(Stored items from a collection)
************

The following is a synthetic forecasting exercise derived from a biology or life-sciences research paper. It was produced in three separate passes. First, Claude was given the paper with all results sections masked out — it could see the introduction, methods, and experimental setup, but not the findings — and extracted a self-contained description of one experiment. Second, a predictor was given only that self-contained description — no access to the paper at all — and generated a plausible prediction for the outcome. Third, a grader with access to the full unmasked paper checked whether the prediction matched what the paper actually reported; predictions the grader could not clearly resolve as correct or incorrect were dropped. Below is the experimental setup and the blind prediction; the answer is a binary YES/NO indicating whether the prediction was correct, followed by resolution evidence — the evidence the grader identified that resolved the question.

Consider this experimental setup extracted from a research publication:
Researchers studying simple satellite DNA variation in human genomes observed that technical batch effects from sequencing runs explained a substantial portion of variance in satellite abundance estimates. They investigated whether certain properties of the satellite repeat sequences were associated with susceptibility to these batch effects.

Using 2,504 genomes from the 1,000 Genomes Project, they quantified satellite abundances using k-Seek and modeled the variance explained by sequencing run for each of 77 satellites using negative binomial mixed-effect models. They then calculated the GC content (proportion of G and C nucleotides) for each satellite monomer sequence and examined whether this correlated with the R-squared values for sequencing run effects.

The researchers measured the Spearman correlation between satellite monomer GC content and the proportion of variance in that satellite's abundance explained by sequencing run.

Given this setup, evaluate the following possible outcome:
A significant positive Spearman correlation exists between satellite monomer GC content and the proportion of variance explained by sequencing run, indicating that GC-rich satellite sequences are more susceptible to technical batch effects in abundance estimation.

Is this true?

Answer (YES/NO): YES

************

What needs to be done: Copy the lines above that hold the word "setup".

Response to this task:
The following is a synthetic forecasting exercise derived from a biology or life-sciences research paper. It was produced in three separate passes. First, Claude was given the paper with all results sections masked out — it could see the introduction, methods, and experimental setup, but not the findings — and extracted a self-contained description of one experiment. Second, a predictor was given only that self-contained description — no access to the paper at all — and generated a plausible prediction for the outcome. Third, a grader with access to the full unmasked paper checked whether the prediction matched what the paper actually reported; predictions the grader could not clearly resolve as correct or incorrect were dropped. Below is the experimental setup and the blind prediction; the answer is a binary YES/NO indicating whether the prediction was correct, followed by resolution evidence — the evidence the grader identified that resolved the question.
Consider this experimental setup extracted from a research publication:
Given this setup, evaluate the following possible outcome:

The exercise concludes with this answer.